I blogged previously about how the Missouri Senate had banned teachers contacting students through unapproved channels (like corresponding with them via personal email accounts not supervised by schools, or friending them on Facebook).
The law was problematic for a variety of reasons, but one thing that concerned me was the liklihood of a teacher violating it unintentionally given the ubiquity of electronically-mediated communication in everyday life.
For example; most smartphones allow users to send email from multiple email accounts with one selected as the default – I’ve frequently sent emails from an address I didn’t intend to as I hastily responded to a pressing question or request. That simple, innocuous act could put a Teacher’s employment in jeopardy. Similarly, a teacher “liking” a page for something like the Harry Potter books could also put them at risk of violating the law in the event any of their students were also fans of the same page.

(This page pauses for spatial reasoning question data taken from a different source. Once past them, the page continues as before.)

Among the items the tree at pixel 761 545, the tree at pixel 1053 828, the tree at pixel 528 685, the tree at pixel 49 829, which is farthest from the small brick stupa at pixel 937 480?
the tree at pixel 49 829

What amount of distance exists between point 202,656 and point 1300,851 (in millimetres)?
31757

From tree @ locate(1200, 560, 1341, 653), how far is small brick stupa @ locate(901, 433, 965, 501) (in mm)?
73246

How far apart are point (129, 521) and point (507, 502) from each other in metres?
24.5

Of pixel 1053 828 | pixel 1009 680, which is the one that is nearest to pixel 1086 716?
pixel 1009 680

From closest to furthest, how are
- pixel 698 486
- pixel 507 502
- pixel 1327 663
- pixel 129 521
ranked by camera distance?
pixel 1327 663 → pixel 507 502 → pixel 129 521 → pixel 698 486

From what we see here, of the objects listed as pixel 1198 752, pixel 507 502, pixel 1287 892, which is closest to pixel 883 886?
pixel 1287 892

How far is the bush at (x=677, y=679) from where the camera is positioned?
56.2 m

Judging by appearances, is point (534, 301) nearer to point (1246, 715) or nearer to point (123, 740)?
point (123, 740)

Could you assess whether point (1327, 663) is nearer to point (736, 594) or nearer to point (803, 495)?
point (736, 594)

Kudos to the Missouri Senate for doing the right thing (though it looked as though the overly-broad law was going to be taken to the woodshed by the judiciary anyway):
Missouri Senate lets teachers be Facebook friends with students
By Emil Protalinski | September 15, 2011, 9:43am PDT | ZDNet
“The Missouri State Teachers Association (MSTA) has managed to secure another win in its battle in fighting a new law regarding social networking with students. A repeal of the recently passed law has unanimously passed the Missouri State Senate. […] Beetem found that based upon the evidence, teachers in Missouri use social media as one of their primary forms of communication. He also ordered that under this ruling, teachers cannot be disciplined or suffer adverse consequences for using non-work related social media.” (More)
We should be encouraging teachers to engage students with social media, not setting up barriers. The benefits vastly outweigh the costs; people overall are writing more than ever before as a result of the ease of social media – and with direction from educators this can turn into a powerful tool to improve the literacy of the population.